For families unable to care for such children at home -- a decision that often carries with it a lifelong burden of guilt and worry -- the options include one of Missouri's eight large, state-run habilitation centers, two children's centers, nine psychiatric centers or hundreds of privately run group homes scattered throughout the state.
Tragically, Missouri's record of safeguarding its mentally disabled residents can be summarized in one word: Failure.
A lengthy investigation by reporters Carolyn Tuft and Joe Mahr, published last week in the Post-Dispatch, documented 21 deaths related to the abuse or neglect of mentally disabled people in the care of the Missouri Department of Mental Health between 2000 and 2005. Another 24 deaths between 2002 and 2005 were classified by the department as "unexpected." These were not reviewed by state officials until reporters brought them to their attention.
After fighting for months to obtain state records, Mr. Mahr and Ms. Tuft also uncovered 2,287 confirmed cases of abuse and neglect, resulting in 323 injuries since 2000.

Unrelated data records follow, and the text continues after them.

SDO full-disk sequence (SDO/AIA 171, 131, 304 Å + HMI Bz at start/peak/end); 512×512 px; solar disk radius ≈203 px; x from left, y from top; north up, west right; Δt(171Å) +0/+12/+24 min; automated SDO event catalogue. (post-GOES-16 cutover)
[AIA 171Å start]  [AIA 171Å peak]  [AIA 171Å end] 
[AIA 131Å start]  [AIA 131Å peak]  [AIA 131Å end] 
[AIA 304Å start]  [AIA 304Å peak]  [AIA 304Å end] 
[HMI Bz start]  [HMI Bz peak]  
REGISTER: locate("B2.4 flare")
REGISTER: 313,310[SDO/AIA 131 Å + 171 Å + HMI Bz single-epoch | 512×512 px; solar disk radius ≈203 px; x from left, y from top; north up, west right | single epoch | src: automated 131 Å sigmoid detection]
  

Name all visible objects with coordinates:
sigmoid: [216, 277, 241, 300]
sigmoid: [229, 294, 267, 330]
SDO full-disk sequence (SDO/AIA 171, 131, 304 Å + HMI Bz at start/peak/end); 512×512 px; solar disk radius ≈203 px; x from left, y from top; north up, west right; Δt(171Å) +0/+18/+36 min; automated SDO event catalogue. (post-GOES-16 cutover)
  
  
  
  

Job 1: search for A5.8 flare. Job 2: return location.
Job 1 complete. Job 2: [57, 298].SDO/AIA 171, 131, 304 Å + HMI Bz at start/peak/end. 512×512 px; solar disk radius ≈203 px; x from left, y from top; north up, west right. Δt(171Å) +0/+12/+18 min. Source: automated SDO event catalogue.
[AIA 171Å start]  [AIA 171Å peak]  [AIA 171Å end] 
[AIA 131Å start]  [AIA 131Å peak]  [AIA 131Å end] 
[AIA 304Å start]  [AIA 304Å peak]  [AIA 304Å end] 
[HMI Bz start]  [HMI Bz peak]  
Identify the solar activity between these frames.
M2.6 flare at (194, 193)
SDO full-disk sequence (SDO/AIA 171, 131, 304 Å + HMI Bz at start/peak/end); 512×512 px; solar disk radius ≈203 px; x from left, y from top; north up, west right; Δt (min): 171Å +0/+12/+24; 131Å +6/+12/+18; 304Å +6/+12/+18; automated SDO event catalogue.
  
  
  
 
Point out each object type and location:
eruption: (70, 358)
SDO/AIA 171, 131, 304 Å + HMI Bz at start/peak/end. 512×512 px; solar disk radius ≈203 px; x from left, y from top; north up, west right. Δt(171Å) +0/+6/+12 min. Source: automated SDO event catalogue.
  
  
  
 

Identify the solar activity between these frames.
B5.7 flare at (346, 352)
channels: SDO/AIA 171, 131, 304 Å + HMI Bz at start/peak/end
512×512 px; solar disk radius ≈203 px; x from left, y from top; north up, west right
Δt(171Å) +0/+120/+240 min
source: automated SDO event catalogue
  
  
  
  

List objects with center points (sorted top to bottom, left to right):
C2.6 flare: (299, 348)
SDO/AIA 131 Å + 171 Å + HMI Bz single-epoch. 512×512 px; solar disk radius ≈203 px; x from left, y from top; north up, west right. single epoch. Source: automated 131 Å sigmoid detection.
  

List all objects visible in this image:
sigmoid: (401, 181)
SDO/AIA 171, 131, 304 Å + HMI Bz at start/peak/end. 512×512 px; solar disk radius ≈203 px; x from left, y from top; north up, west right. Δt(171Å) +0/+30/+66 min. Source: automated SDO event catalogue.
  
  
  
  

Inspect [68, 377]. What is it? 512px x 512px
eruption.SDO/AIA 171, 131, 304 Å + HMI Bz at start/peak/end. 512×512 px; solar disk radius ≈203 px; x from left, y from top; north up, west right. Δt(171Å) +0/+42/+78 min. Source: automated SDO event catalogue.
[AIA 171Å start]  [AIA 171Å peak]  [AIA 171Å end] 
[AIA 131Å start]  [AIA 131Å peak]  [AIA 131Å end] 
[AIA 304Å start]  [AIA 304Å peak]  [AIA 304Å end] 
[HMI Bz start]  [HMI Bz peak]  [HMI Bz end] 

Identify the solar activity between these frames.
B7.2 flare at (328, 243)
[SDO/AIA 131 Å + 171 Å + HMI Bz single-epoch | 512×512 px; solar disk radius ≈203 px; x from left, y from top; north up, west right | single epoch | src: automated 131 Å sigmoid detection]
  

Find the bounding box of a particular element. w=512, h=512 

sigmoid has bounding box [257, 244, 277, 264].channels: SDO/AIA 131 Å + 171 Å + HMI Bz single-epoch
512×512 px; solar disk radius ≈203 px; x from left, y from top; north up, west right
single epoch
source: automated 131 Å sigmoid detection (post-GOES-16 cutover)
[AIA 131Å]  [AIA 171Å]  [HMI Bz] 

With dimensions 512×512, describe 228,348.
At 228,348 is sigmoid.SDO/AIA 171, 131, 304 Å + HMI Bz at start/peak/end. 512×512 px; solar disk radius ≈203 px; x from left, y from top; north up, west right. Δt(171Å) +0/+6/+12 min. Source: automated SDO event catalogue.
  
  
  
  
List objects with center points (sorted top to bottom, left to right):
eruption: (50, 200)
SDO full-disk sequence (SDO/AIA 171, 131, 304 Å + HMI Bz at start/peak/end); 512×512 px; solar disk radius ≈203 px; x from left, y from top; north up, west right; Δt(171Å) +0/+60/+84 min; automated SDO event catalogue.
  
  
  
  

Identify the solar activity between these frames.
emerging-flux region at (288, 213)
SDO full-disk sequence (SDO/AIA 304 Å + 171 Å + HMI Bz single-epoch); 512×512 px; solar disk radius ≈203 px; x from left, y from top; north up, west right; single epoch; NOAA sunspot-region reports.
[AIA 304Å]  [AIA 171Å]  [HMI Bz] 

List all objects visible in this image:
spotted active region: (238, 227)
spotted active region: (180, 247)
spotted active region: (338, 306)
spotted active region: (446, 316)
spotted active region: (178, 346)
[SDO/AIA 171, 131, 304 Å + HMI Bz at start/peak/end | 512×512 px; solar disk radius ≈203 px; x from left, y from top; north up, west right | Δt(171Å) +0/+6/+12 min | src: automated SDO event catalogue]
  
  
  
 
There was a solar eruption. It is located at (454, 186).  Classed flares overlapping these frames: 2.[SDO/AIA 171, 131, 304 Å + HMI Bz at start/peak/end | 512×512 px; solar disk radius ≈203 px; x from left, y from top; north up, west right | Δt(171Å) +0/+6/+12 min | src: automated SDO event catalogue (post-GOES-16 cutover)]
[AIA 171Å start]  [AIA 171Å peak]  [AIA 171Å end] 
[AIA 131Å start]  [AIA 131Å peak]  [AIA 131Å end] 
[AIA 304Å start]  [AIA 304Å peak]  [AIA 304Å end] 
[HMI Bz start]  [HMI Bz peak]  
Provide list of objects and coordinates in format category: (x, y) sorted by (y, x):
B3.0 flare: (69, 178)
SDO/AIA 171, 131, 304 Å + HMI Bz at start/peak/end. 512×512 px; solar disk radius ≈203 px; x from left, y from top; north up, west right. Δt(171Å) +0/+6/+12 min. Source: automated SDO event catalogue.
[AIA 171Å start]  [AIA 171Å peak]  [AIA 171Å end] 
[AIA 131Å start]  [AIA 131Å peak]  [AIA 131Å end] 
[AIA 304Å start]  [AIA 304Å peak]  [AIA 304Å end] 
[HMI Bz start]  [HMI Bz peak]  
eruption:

The stories are appalling:
— Randy Stuart was found dead, face-down on his bed at South County Habilitation Center, blood dripping from his nose and staining a wall nearby. A medical examiner ruled he died of natural causes. He was 44.
— A worker at Northwest Habilitation Center put Rutherford "Rudy" Wallace in water so hot it peeled the skin off of his legs and genitals. Although he writhed and screamed in pain, no one called 911. He died days later in the hospital from complications from his burns. He was 35.
— Gary Oheim was left lying in one place for so long his bed sores became severely infected. A state caseworker assigned to visit him at a private group home in Bolivar never even went into his room. He died at age 40.